Records drawn from a dataset:
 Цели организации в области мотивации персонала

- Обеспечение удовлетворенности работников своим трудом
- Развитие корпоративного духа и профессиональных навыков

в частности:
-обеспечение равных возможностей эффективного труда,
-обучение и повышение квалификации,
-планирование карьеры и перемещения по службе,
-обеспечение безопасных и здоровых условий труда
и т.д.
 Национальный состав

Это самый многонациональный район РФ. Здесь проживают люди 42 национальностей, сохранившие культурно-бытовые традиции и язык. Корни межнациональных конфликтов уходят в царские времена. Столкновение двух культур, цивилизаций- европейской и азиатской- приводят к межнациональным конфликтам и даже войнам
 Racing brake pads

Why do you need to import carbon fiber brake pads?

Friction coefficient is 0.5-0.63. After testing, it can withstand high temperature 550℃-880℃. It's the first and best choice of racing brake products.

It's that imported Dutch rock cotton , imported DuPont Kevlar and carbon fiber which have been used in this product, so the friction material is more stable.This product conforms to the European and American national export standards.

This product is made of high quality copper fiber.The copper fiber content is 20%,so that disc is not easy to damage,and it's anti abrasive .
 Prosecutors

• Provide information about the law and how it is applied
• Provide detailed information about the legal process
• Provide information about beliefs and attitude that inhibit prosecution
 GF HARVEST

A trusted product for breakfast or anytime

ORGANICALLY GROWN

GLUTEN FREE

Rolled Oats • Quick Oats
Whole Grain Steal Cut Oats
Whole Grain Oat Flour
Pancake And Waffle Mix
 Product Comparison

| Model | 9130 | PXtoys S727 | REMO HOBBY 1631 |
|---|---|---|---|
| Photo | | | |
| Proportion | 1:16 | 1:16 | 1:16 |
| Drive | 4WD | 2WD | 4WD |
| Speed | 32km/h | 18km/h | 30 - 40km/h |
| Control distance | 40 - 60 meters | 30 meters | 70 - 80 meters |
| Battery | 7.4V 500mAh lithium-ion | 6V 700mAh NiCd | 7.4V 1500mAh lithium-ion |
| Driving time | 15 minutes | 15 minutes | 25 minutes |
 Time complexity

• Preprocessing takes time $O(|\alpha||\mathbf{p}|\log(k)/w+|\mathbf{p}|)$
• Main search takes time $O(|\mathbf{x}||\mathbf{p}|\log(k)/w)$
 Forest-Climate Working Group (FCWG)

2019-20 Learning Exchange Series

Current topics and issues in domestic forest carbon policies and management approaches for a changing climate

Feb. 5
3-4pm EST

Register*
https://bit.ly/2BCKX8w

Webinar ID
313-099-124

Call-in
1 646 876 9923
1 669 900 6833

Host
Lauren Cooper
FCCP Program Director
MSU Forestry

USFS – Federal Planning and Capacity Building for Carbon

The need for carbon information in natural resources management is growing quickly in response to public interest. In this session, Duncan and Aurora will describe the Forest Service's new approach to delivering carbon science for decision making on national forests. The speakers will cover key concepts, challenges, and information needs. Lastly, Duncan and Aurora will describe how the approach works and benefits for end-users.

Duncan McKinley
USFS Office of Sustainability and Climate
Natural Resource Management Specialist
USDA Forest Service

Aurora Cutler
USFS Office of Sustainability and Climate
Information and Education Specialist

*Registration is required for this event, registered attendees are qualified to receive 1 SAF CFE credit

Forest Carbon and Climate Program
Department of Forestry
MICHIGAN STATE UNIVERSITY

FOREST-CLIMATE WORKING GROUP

• [What is being asked] Retype only the stretch of lines above starting at the one with "Photo | | | |" and stopping at the one with "Time complexity", exactly as written, with both kept.

• [Completed exercise]
| Photo | | | |
| Proportion | 1:16 | 1:16 | 1:16 |
| Drive | 4WD | 2WD | 4WD |
| Speed | 32km/h | 18km/h | 30 - 40km/h |
| Control distance | 40 - 60 meters | 30 meters | 70 - 80 meters |
| Battery | 7.4V 500mAh lithium-ion | 6V 700mAh NiCd | 7.4V 1500mAh lithium-ion |
| Driving time | 15 minutes | 15 minutes | 25 minutes |
 Time complexity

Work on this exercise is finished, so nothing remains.